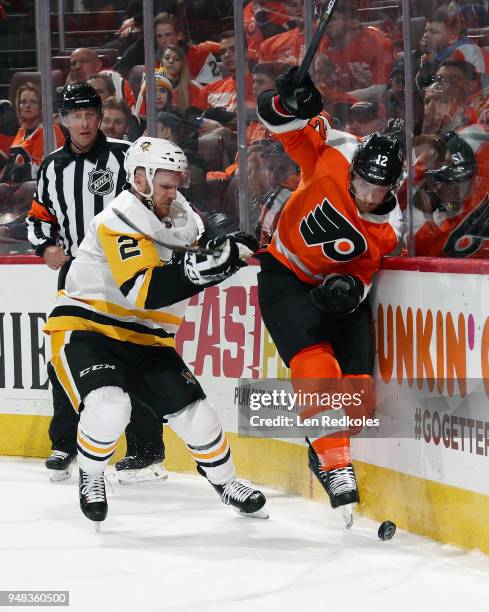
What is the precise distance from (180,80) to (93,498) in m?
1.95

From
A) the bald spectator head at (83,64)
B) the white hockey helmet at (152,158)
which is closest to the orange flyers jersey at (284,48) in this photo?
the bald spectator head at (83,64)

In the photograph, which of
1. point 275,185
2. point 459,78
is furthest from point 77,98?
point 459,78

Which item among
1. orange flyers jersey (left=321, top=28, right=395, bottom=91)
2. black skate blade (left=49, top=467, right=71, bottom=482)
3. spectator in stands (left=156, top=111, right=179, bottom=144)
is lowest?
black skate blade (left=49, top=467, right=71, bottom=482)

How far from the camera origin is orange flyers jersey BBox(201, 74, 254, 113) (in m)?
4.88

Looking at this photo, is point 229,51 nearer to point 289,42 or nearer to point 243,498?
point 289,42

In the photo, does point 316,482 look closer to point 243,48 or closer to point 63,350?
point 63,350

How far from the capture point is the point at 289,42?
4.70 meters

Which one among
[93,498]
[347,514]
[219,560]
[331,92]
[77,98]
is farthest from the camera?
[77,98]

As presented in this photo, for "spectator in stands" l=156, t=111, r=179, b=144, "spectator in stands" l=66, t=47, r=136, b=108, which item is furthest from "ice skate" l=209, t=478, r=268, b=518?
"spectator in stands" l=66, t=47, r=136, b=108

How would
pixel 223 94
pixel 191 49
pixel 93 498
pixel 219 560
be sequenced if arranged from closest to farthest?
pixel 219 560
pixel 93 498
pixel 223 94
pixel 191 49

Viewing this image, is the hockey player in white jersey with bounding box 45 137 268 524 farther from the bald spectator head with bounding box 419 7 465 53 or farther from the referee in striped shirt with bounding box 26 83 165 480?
○ ○ ○ ○ ○ ○ ○
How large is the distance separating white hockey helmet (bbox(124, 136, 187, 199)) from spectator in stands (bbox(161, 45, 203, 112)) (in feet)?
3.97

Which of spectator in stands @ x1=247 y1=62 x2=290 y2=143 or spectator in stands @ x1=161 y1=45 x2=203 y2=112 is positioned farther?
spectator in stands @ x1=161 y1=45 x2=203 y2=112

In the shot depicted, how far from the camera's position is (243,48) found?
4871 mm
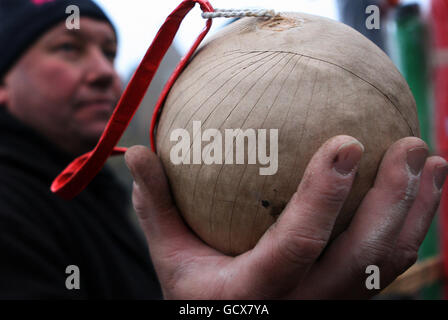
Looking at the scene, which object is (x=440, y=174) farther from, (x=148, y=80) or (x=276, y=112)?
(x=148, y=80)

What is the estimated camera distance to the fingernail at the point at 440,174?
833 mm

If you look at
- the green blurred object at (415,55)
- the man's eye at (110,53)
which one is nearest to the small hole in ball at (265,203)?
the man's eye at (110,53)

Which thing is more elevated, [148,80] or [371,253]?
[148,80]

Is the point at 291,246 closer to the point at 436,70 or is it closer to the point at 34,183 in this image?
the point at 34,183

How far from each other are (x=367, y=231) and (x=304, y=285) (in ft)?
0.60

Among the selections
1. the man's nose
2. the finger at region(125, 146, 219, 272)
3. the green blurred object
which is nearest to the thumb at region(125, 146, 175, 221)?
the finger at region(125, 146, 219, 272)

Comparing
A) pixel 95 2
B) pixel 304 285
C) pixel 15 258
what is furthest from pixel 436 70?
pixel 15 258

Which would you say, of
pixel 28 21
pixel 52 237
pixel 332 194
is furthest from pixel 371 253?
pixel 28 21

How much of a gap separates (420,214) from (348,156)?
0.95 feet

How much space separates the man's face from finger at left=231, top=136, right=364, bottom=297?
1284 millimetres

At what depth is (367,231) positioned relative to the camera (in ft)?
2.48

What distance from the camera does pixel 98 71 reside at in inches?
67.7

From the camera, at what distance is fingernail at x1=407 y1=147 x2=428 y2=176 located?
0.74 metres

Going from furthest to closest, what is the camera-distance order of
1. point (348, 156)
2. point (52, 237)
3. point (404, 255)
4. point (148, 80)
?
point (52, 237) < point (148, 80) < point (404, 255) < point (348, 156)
○ ○ ○ ○ ○ ○ ○
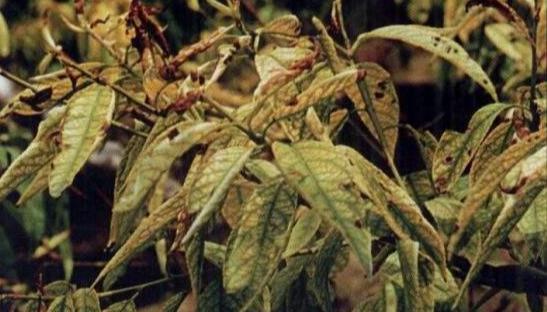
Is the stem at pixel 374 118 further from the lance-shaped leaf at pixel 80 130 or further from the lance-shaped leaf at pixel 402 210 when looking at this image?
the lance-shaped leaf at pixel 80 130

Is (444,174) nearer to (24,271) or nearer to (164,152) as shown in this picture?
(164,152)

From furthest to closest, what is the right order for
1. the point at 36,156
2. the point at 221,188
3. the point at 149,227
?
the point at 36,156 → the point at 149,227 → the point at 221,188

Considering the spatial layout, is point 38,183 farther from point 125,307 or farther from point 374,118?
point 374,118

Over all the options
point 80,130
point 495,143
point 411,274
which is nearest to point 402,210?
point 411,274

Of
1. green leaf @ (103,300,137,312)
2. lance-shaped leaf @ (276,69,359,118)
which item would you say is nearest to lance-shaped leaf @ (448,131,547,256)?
○ ○ ○ ○ ○ ○ ○
Reproduce the stretch of the material above from the line containing "Is (444,174) nearer" through the line containing "the point at 36,156 →", with both of those lines included and every character unchanged.

Is (444,174) nearer to (24,271) or nearer to (164,152) as shown in this picture?
(164,152)

From furthest to closest, what is the right order for
1. the point at 36,156
2. the point at 221,188
3. the point at 149,227
?
the point at 36,156 → the point at 149,227 → the point at 221,188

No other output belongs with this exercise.